You are not logged in.

#1 2019-02-16 11:03:30

ula8000
Member
Registered: 2017-12-27
Posts: 11

noreply@archlinux32.org sending Spam ?

Some month ago I changed my email from gmail to posteo here in the forum.

Today I got this in my google inbox:

from:	Arch Linux 32 Forums Mailer <noreply@archlinux32.org>
reply-to:	Walterreedy <antoninadurova421@gmail.com>
to:	xxxxxxxxxxxx@gmail.com (Yes, this is you.) Learn more
date:	Feb 16, 2019, 6:08 AM
subject:	В сеть слили премьеру
signed-by:	archlinux32.org
security:	 Standard encryption (TLS) Learn more

Walterreedy from Arch Linux 32 Forums has sent you a message. You can reply to Walterreedy by replying to this email.

The message reads as follows:
-----------------------------------------------------------------------

Для просмотра теперь доступно, бесплатно без регистрации 

[url=https://www.youtube.com/watch?v=gfiQtRgKQrk&t=11s]4 сезон Полицейский с рублевки смотреть[/url]

-----------------------------------------------------------------------

--
Arch Linux 32 Forums Mailer

Was my email change  not properly saved in the forum ?
My Profile shows the new address...
Or is this a backscatter ?

Anyone else got Spam ?

Offline

#2 2019-02-16 11:36:56

andreas_baumann
Administrator
From: Zurich, Switzerland
Registered: 2017-08-10
Posts: 833
Website

Re: noreply@archlinux32.org sending Spam ?

Yes, I also got two spam emails like this..

Offline

#3 2019-02-16 11:58:13

ula8000
Member
Registered: 2017-12-27
Posts: 11

Re: noreply@archlinux32.org sending Spam ?

The interesting question is here, why I get the spam to my old gmail account, while the forum has my new posteo address.
The old gmail account was only known to archlinux32.org by the way!
The notification to this thread goes correct to my new address...

In my profile this is set:
Hide your email address and disallow form email.

Offline

#4 2019-02-16 12:07:12

andreas_baumann
Administrator
From: Zurich, Switzerland
Registered: 2017-08-10
Posts: 833
Website

Re: noreply@archlinux32.org sending Spam ?

Yeah.

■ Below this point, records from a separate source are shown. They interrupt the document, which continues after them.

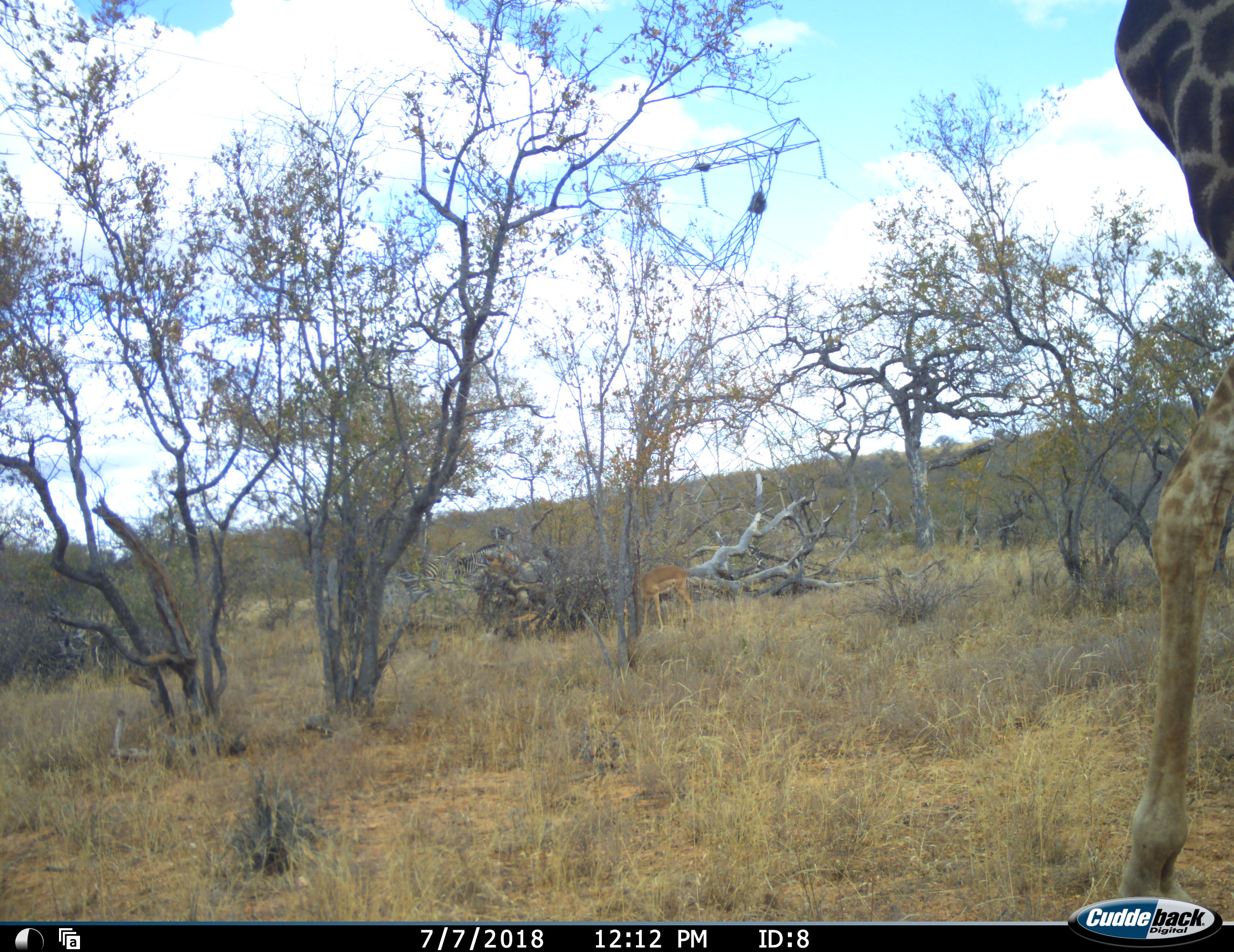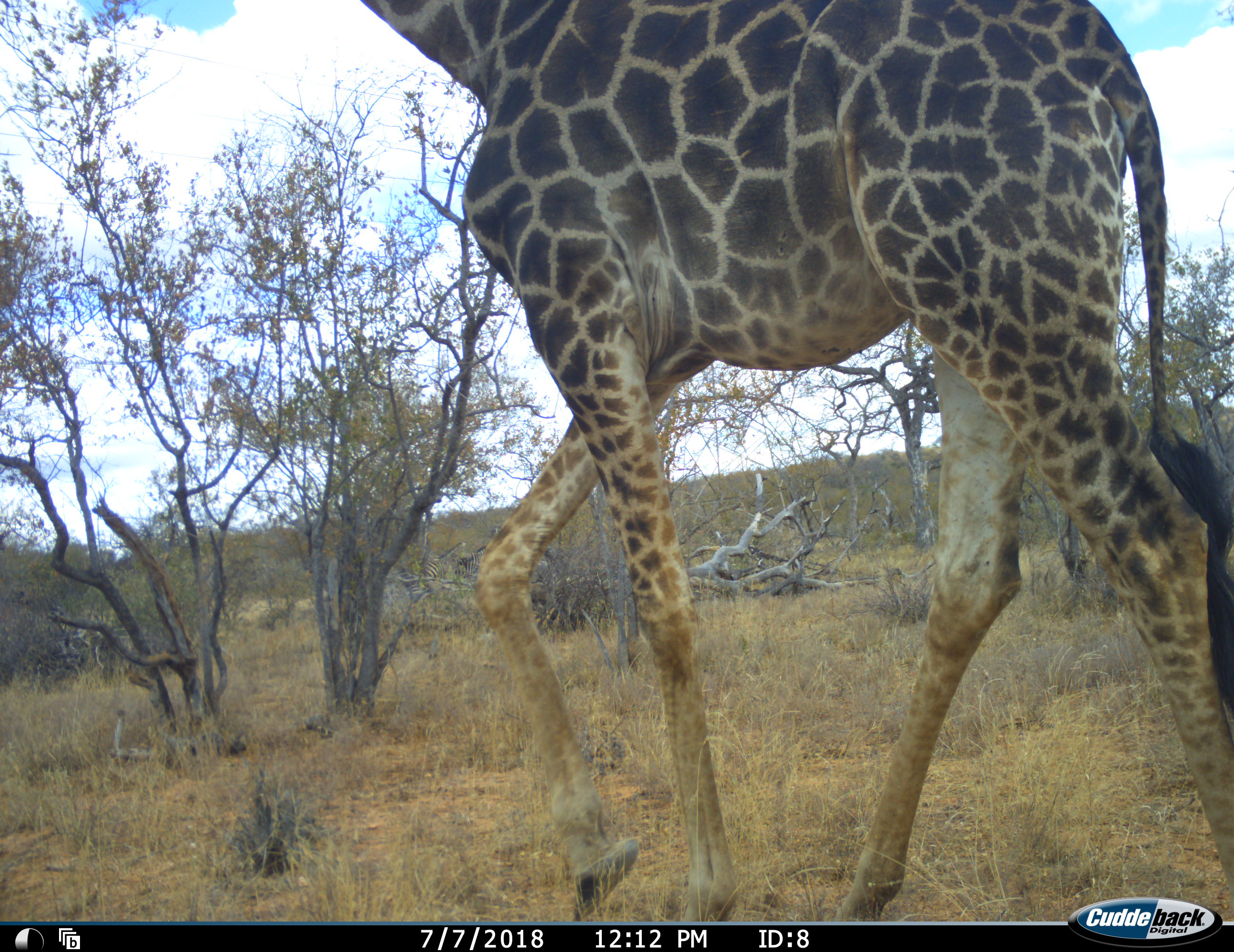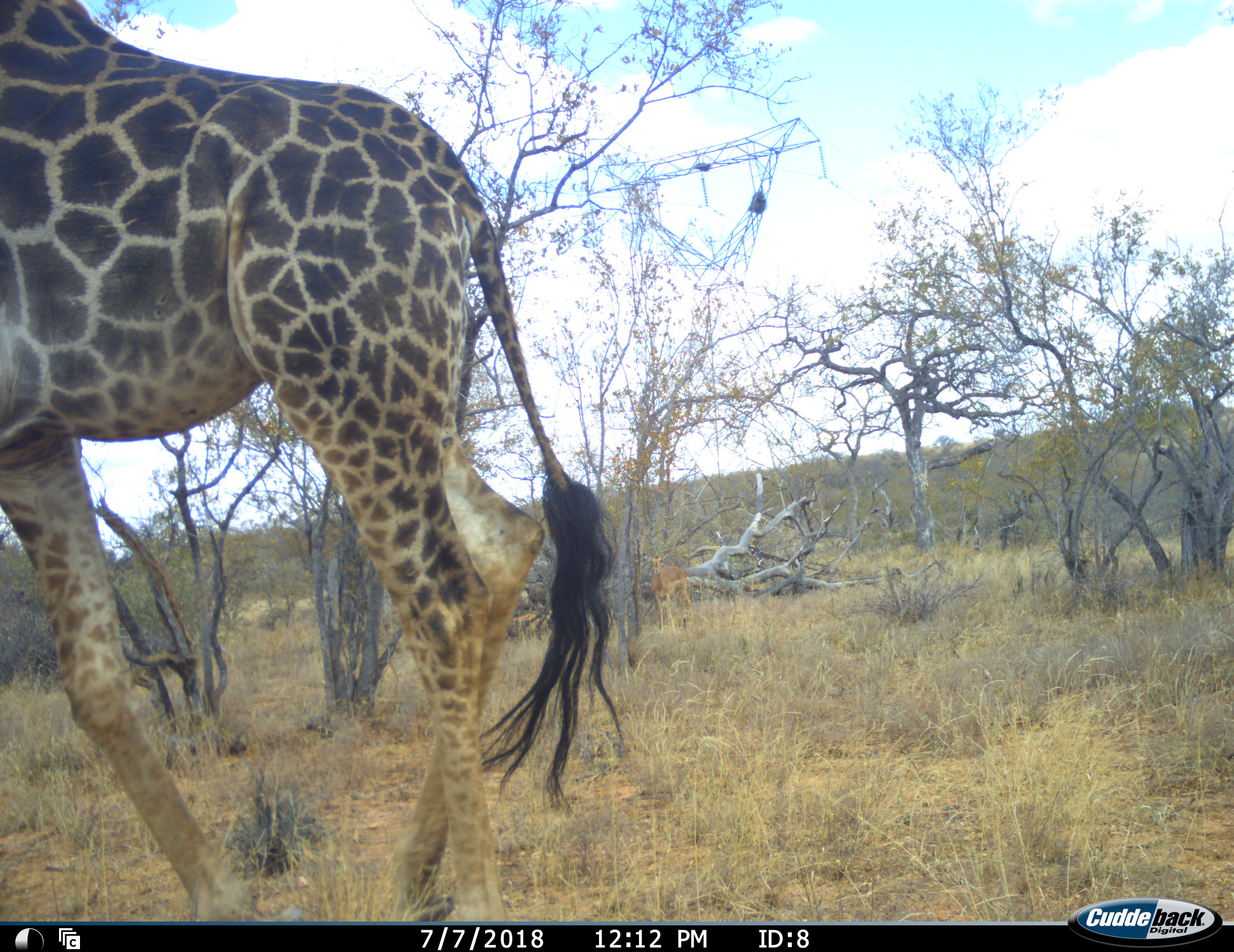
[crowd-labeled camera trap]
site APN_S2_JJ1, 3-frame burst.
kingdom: Animalia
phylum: Chordata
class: Mammalia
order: Artiodactyla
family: Giraffidae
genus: Giraffa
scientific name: Giraffa camelopardalis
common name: giraffe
Giraffe (Giraffa camelopardalis), count 1. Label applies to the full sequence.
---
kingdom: Animalia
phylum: Chordata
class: Mammalia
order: Artiodactyla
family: Bovidae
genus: Aepyceros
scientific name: Aepyceros melampus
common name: impala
Impala (Aepyceros melampus), count 1. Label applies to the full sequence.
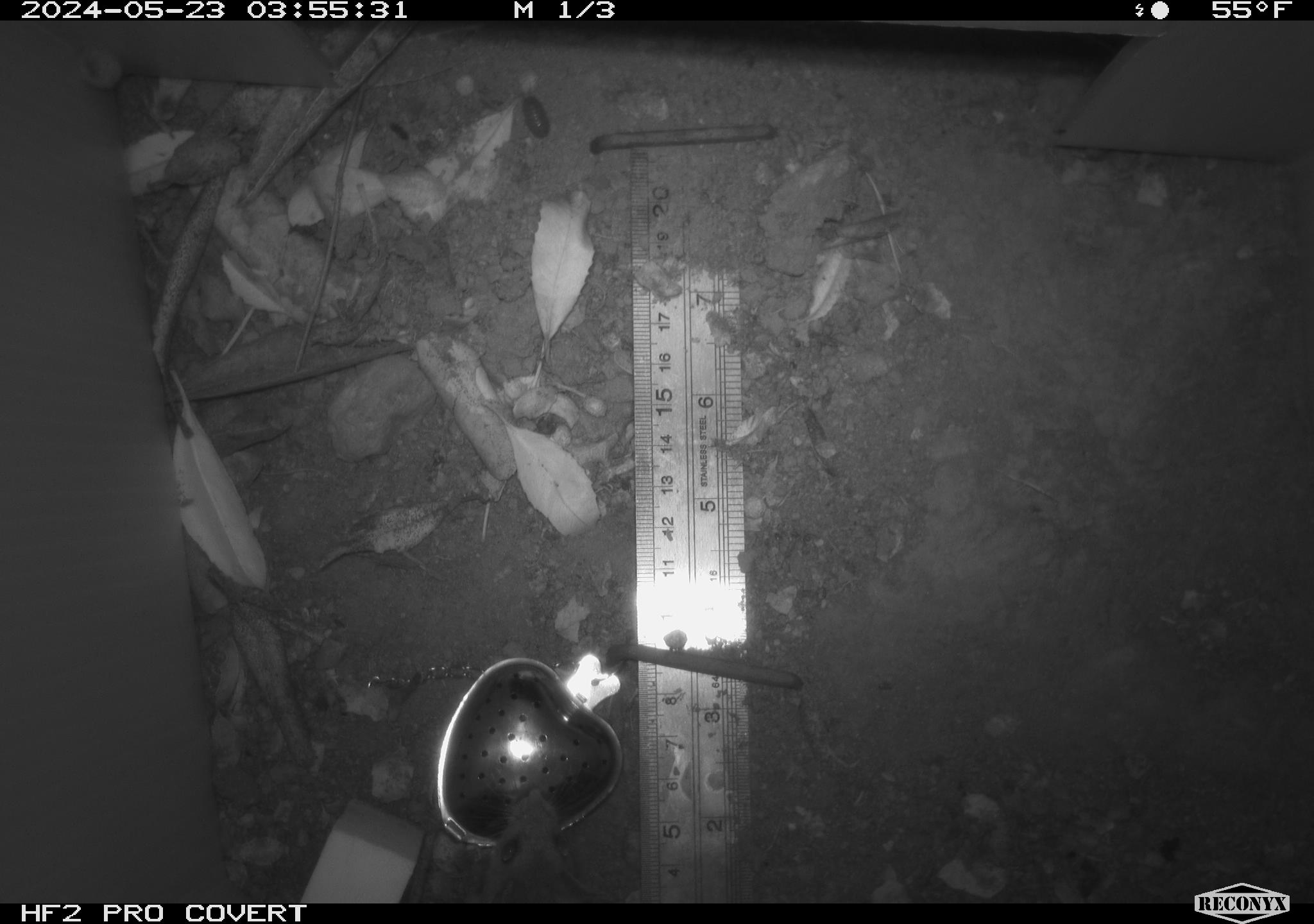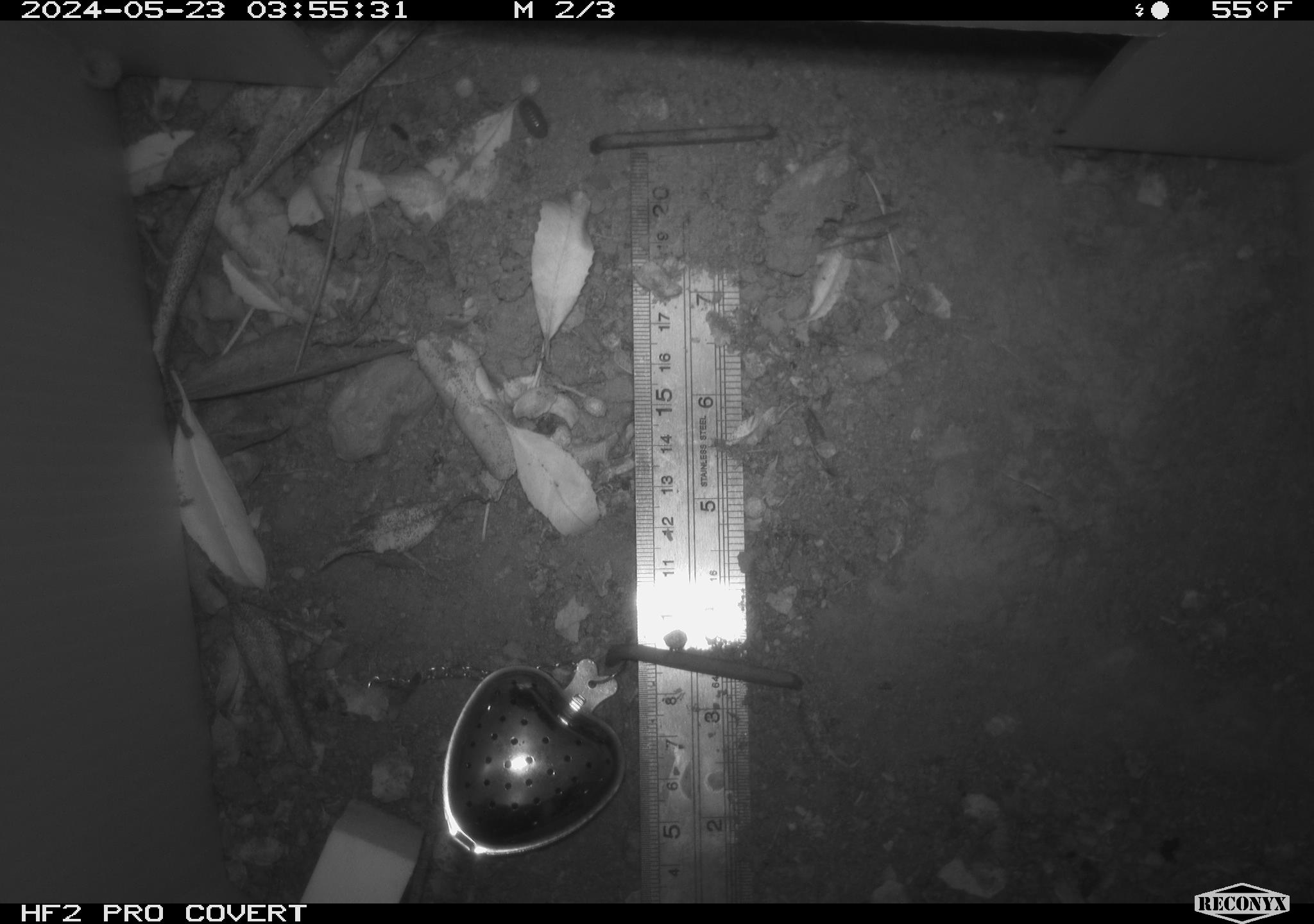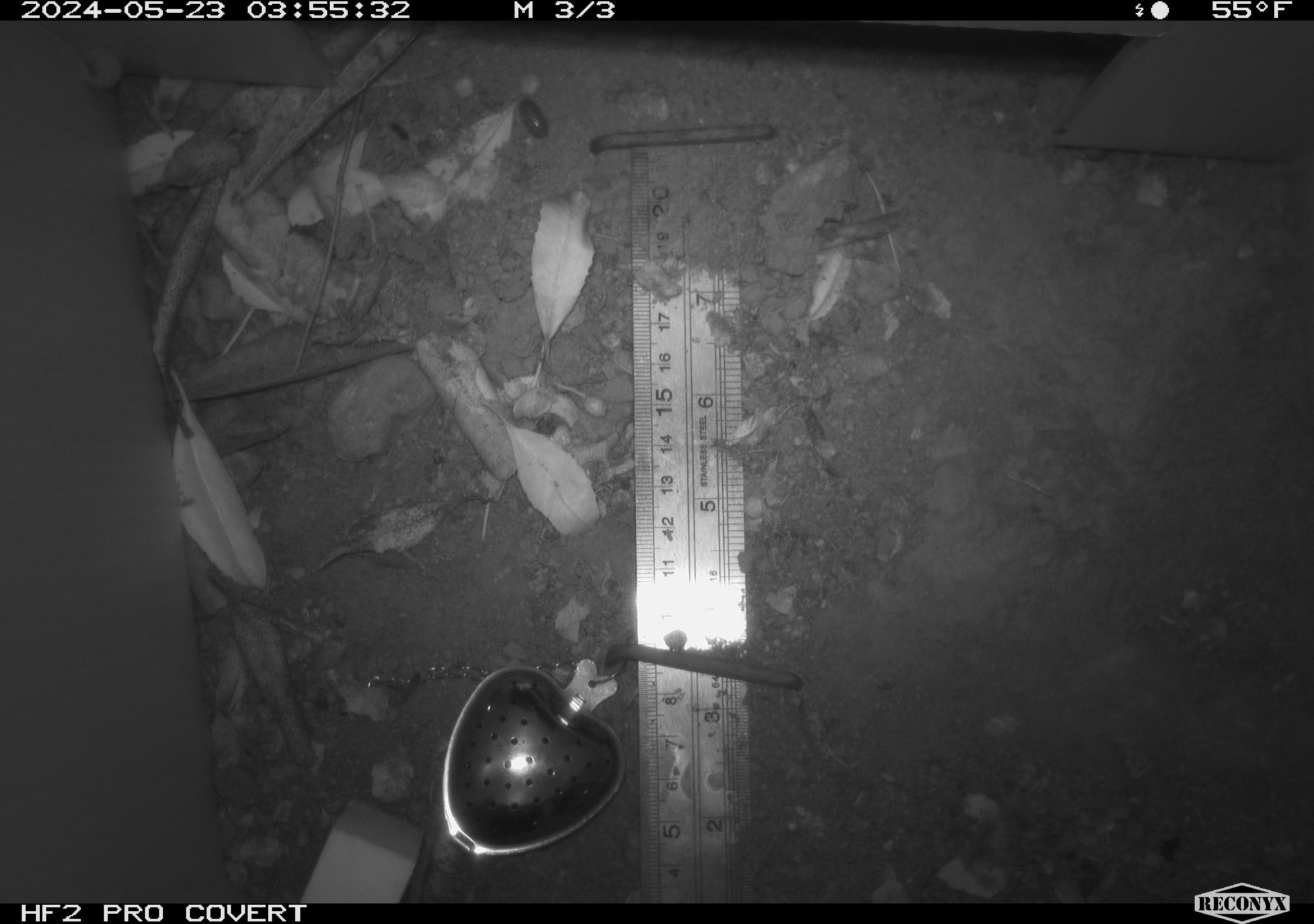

I also think, someone read the database with emails from the BB forum..

Offline

#5 2019-02-16 20:53:27

levi
Moderator
From: Yorkshire, UK
Registered: 2018-06-16
Posts: 1,197

Re: noreply@archlinux32.org sending Spam ?

I wonder about gmail adding the 'yes this is you' helper to your to field.  That suggests to me they didn't have your exact email address, but gmail guessed they meant you.  Can you check to see if the email address they used is exactly your address?

I've not had any spam like that yet here.  Maybe the database was leaked before I registered?


Architecture: pentium4, Testing repos: Yes, Hardware: EeePC 901+2GB RAM+OS half on the SD card.

Offline

#6 2019-02-17 09:57:59

ula8000
Member
Registered: 2017-12-27
Posts: 11

Re: noreply@archlinux32.org sending Spam ?

Hi levi,
I anonymized my first post of course, there was exactly my email address, and exactly that one I used only for archlinux32.org.

Me:
Registered: 2017-12-27
email changed from gmail to posteo: 2018-09-18

I have the complete email header, if one would like to have a look...
For me it looks like a back-scatter from srv1.tyzoid.com, but that doesn't explain why they know the correct email address.

Offline

#7 2019-02-17 18:00:01

levi
Moderator
From: Yorkshire, UK
Registered: 2018-06-16
Posts: 1,197

Re: noreply@archlinux32.org sending Spam ?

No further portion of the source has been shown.